» Document excerpt
Exercise 2.3.5

Referring back to the searching problem (see Exercise 2.1-3), observe that if the sequence A is sorted, we can check the midpoint of the sequence against $\nu$ and eliminate half of the sequence from further consideration. The binary search algorithm repeats this procedure, halving the size of the remaining portion of the sequence each time. Write pseudocode, either iterative or recursive, for binary search. Argue that the worst-case running time of binary search is $\Theta(\lg{n})$.

Here's the presudocode:

BINARY-SEARCH(A, v):
  low = 1
  high = A.length

  while low <= high
      mid = (low + high) / 2
      if A[mid] == v
          return mid
      if A[mid] < v
          low = mid + 1
      else
          high = mid - 1

  return NIL

The argument is fairly straightforward and I will make it brief:

$$ T(n+1) = T(n/2) + c $$

This is the recurrence shown in the chapter text, and we know, that this is logarithmic time.

C code

// Indices in the C code are different
int binary_search(int A[], int length, int v) {
    int low  = 0;
    int high = length;

    int mid;
    while (low < high) {
        mid = (low + high) / 2;

        if (A[mid] == v)
            return mid;
        else if (A[mid] < v)
            low = mid + 1;
        else
            high = mid;
    }

    return -1;
}

» Your instructions
List every parameter of the C function binary_search in the binary search exercise above, giving each parameter's type.

» Dataset excerpt

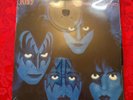 1982 CASABLANCA KISS CREATURES OF THE NIGHT 1ST PRC 501 PRESS FACTORY SEALED MT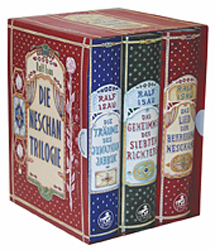 Die Neschan-Trilogie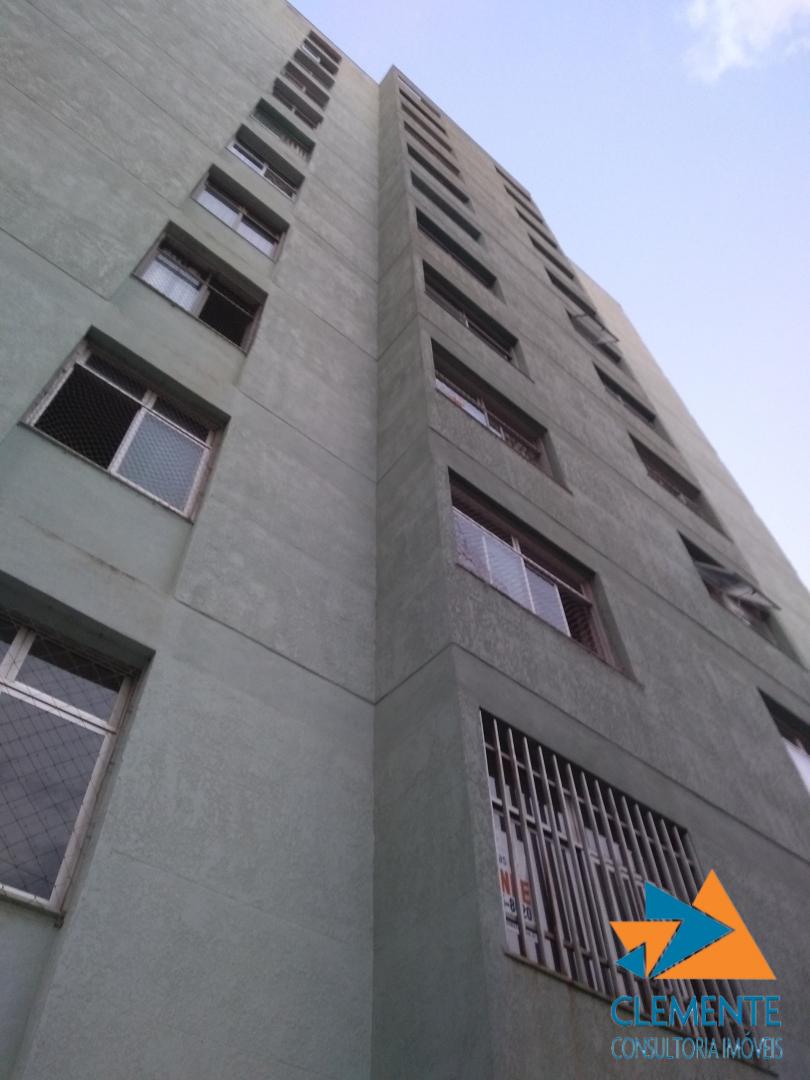 Apartamento, 3 quartos, 90 m² - Foto 1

» Exercise response
- A: int array (int A[])
- length: int
- v: int